Playas cerradas, preguntas abiertas
El cierre de Melenara y Salinetas por restos orgánicos, material graso, espuma y peces muertos vuelve a encender todas las alarmas. El Ayuntamiento señala de nuevo a las jaulas marinas; la empresa Aquanaria lo niega; el Gobierno autonómico asegura no tener constancia de mortandad. Y entre tanto, el agua no se aclara.
¿De verdad nadie ve el elefante en la habitación?
¿Por qué el alcalde evita hablar del emisario 222, señalado en informes técnicos como posible foco?
¿Por qué tanta prisa en mirar mar adentro y tan poca en mirar el tubo que sale a tierra?
El alcalde “harto”… ¿de qué exactamente?
“Harto” dice estar el regidor. ¿Harto de dar explicaciones? ¿Harto de enseñar informes? ¿Harto de responder preguntas incómodas? Porque lo que no se ve es hartazgo por resolver. Se despliegan drones, se hacen fotos, se señalan culpables a conveniencia, pero los informes incómodos no se enseñan y el Seprona sigue investigando en silencio.

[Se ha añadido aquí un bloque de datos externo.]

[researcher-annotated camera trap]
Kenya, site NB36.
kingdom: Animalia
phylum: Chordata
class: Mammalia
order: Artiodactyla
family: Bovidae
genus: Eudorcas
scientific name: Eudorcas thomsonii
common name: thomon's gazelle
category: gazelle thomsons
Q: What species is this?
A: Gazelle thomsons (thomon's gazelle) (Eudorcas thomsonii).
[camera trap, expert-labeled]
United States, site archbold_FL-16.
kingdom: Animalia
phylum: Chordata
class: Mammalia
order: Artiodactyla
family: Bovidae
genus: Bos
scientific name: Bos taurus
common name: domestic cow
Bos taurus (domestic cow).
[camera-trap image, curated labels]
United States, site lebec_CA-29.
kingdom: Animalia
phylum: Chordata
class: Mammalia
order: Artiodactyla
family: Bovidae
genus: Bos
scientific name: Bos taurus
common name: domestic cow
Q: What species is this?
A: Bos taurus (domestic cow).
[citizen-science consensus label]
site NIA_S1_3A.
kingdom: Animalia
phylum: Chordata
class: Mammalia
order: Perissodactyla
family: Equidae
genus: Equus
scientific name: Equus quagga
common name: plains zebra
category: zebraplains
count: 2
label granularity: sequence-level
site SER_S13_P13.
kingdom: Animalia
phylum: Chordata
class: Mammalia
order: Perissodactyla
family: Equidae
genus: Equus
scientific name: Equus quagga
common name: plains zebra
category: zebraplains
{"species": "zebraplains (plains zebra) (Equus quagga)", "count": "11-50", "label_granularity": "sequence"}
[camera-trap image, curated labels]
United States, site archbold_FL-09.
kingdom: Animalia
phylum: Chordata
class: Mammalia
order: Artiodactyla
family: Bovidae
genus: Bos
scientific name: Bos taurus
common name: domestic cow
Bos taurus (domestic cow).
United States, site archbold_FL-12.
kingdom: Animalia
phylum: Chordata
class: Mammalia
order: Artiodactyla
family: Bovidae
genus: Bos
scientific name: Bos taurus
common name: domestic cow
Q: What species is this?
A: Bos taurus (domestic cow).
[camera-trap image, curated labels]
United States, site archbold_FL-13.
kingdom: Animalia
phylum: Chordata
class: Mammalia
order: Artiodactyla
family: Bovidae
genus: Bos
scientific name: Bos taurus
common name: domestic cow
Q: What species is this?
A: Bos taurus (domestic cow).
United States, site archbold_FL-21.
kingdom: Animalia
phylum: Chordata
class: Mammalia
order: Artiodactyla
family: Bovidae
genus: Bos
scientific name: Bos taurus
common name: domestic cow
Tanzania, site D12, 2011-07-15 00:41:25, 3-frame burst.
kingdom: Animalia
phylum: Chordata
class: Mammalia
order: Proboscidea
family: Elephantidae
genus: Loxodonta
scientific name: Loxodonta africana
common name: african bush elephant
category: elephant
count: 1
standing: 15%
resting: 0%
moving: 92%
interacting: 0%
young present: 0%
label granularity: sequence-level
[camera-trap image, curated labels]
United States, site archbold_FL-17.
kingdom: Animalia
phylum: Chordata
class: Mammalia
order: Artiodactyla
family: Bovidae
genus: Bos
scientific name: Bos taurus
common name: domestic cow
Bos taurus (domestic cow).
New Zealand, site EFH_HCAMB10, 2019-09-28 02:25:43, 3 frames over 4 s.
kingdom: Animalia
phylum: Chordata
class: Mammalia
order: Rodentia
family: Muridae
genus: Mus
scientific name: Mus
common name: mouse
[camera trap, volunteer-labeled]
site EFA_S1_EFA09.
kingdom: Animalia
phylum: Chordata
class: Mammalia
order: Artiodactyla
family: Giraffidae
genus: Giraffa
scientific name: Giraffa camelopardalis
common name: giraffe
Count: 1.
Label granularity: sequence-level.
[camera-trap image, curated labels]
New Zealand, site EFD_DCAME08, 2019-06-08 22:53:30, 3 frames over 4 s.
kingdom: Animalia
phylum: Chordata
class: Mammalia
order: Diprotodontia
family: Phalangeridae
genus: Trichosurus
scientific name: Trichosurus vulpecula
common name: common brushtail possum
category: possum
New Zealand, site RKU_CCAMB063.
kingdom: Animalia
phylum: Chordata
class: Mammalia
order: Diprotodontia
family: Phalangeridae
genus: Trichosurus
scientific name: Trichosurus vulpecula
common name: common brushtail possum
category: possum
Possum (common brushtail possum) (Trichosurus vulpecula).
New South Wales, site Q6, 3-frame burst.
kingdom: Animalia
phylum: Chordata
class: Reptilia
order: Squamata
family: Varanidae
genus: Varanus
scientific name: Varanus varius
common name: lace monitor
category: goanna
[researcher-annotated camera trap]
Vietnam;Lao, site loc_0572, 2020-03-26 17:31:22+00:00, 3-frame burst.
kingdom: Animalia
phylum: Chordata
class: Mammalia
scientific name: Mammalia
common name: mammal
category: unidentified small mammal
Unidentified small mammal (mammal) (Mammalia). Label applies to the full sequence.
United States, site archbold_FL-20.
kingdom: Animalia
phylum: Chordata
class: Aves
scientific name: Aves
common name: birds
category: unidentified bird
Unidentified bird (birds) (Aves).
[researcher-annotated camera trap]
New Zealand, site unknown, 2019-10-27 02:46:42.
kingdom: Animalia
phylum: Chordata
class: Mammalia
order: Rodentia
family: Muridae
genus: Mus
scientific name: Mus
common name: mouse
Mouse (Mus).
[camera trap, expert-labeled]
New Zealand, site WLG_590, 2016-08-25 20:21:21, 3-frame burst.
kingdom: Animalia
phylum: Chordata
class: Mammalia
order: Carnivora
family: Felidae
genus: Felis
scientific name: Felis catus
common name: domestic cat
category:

Silencio administrativo, silencio político, silencio estratégico.
¿A quién se protege?
La pregunta ya no es técnica, es política:
¿Qué oculta el alcalde?
¿A quién intenta tapar?
¿A algún empresario amigo?
¿A alguna empresa “solidaria” en campaña?
¿A alguna responsabilidad que incomoda a su propio gobierno o a aliados externos?
Cuando la transparencia brilla por su ausencia, las sospechas ocupan su lugar.
¿Y la concejal de Playas?
La concejal del PP, con contactos de alto nivel en el Gobierno de Canarias, ¿dónde está? ¿Dónde quedó aquel candidato que vive en la zona, que prometió defender la costa y que se presentó a las elecciones con el mar como bandera?
Hoy, ni comparece ni explica. Ni soluciones, ni liderazgo, ni autocrítica. Desaparecido en combate.
Un problema que se repite (y se agrava)
No hablamos de un episodio aislado. Hace apenas semanas se reabrieron playas tras 46 días cerradas y una crisis con miles de peces muertos. Desde entonces, denuncias cruzadas, investigaciones abiertas y ninguna conclusión pública. Y ahora, vuelta a empezar.
¿Este será el mandato en el que Telde pierda sus Banderas Azules?
¿Así se cuida la imagen, la economía y la salud pública de un municipio costero?
La oposición señala la inacción
El grupo Nueva Canarias–Bloque Canarista Telde lo ha dicho claro: inacción institucional, falta de explicaciones y medidas cosméticas que no van al fondo del problema. Solidaridad con los afectados, sí. Pero soluciones ya.
Conclusión
El alcalde puede sentirse “harto”. Los vecinos están hartos de verdad.
Hart@s de cierres, de manchas, de peces muertos, de olores, de versiones contradictorias y de un gobierno que pide comparecencias ajenas mientras esquiva las propias.
Si la transparencia molesta, algo no va bien.
Si los informes se esconden, algo huele peor que el mar.
Y si las playas siguen cerrándose, las Banderas Azules no esperarán a 2027.
El mar no entiende de discursos. O se limpia con hechos, o devuelve la verdad a la orilla.